*Records shown*
'''

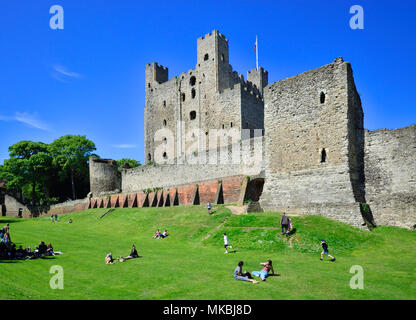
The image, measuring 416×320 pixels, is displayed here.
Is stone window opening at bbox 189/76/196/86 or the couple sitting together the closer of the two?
the couple sitting together

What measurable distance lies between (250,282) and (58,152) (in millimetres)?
52964

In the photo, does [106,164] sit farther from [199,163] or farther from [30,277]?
[30,277]

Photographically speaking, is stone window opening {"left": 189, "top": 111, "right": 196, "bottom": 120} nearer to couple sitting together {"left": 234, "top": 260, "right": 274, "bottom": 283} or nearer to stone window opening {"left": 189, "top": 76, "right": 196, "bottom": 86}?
stone window opening {"left": 189, "top": 76, "right": 196, "bottom": 86}

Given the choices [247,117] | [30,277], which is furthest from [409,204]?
[247,117]

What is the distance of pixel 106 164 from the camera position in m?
49.8

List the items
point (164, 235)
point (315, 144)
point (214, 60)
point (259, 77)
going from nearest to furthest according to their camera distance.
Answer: point (315, 144) < point (164, 235) < point (214, 60) < point (259, 77)

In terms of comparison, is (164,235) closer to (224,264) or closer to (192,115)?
(224,264)

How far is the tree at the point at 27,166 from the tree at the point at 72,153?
1.57 meters

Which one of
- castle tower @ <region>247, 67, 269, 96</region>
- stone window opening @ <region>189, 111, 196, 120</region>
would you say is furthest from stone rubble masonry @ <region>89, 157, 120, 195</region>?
castle tower @ <region>247, 67, 269, 96</region>

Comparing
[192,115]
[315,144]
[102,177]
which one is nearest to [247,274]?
[315,144]

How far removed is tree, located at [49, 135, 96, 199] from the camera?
5434 centimetres

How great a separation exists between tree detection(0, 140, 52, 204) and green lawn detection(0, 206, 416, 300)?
34.0 meters

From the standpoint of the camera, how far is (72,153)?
55.3 metres

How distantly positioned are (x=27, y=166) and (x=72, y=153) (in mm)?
7129
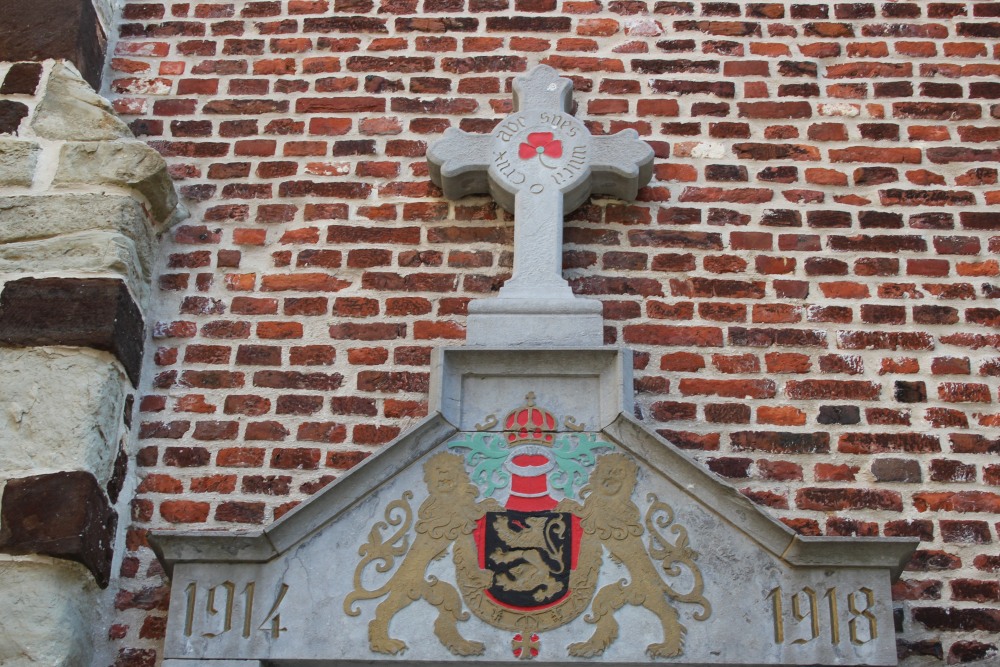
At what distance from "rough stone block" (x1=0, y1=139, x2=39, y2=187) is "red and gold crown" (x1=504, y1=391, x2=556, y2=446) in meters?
1.62

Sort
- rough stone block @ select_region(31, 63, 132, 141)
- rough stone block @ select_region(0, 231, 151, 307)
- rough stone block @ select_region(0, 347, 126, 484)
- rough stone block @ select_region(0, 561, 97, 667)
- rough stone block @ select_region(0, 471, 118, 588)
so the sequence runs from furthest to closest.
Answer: rough stone block @ select_region(31, 63, 132, 141)
rough stone block @ select_region(0, 231, 151, 307)
rough stone block @ select_region(0, 347, 126, 484)
rough stone block @ select_region(0, 471, 118, 588)
rough stone block @ select_region(0, 561, 97, 667)

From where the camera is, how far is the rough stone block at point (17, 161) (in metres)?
4.28

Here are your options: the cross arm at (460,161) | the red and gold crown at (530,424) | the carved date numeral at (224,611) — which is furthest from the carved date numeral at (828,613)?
the cross arm at (460,161)

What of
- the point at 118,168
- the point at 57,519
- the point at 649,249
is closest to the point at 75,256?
the point at 118,168

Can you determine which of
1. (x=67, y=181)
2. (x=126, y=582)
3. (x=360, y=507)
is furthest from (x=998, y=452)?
(x=67, y=181)

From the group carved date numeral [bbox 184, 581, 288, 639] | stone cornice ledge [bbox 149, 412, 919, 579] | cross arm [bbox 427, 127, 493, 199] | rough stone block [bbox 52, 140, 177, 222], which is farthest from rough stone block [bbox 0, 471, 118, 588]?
cross arm [bbox 427, 127, 493, 199]

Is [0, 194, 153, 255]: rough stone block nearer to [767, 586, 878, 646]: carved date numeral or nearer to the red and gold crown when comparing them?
the red and gold crown

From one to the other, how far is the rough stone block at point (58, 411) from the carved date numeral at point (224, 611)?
46 cm

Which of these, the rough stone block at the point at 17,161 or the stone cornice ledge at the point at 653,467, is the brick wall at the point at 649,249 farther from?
the rough stone block at the point at 17,161

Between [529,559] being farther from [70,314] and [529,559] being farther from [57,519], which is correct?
[70,314]

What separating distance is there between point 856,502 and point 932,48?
166cm

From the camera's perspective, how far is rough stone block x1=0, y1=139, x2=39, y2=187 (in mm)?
4277

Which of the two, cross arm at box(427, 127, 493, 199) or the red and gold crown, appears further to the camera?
cross arm at box(427, 127, 493, 199)

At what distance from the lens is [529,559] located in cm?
371
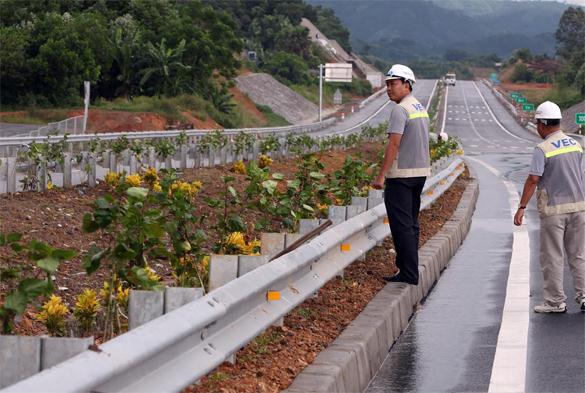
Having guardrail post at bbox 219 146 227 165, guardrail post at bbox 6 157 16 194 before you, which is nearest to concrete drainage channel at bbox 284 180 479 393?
guardrail post at bbox 6 157 16 194

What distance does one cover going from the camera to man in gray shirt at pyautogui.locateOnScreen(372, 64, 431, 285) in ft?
38.0

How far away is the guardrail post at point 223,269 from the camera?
7.59m

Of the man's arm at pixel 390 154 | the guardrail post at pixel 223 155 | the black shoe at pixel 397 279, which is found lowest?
the guardrail post at pixel 223 155

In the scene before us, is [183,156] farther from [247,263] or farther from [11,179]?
[247,263]

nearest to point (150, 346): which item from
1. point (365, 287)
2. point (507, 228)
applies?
point (365, 287)

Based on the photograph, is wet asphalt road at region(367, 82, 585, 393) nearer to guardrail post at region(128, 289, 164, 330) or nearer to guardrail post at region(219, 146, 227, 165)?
guardrail post at region(128, 289, 164, 330)

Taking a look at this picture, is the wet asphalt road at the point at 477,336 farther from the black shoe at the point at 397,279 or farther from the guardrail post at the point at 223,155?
the guardrail post at the point at 223,155

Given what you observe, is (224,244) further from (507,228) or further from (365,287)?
(507,228)

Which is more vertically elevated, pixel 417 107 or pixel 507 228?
pixel 417 107

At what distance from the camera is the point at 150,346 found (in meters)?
5.33

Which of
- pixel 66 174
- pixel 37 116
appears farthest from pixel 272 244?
pixel 37 116

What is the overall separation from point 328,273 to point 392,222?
1813 millimetres

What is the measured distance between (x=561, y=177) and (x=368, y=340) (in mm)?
3620

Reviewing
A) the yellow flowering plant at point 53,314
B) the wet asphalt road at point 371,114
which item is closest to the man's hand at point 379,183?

'''

Convert the lines above, from the line with "At what distance from the camera" to the line with "1813 millimetres", into a Markdown table with the columns Number and Text Line. Skip blank lines and number each remaining line in order.

| Number | Text Line |
|---|---|
| 1 | At what distance from the camera is the point at 150,346 found (in meters)? |
| 2 | 5.33 |
| 3 | Which of |
| 4 | - pixel 66 174 |
| 5 | - pixel 37 116 |
| 6 | appears farthest from pixel 272 244? |
| 7 | pixel 37 116 |
| 8 | What is the overall separation from point 328,273 to point 392,222? |
| 9 | 1813 millimetres |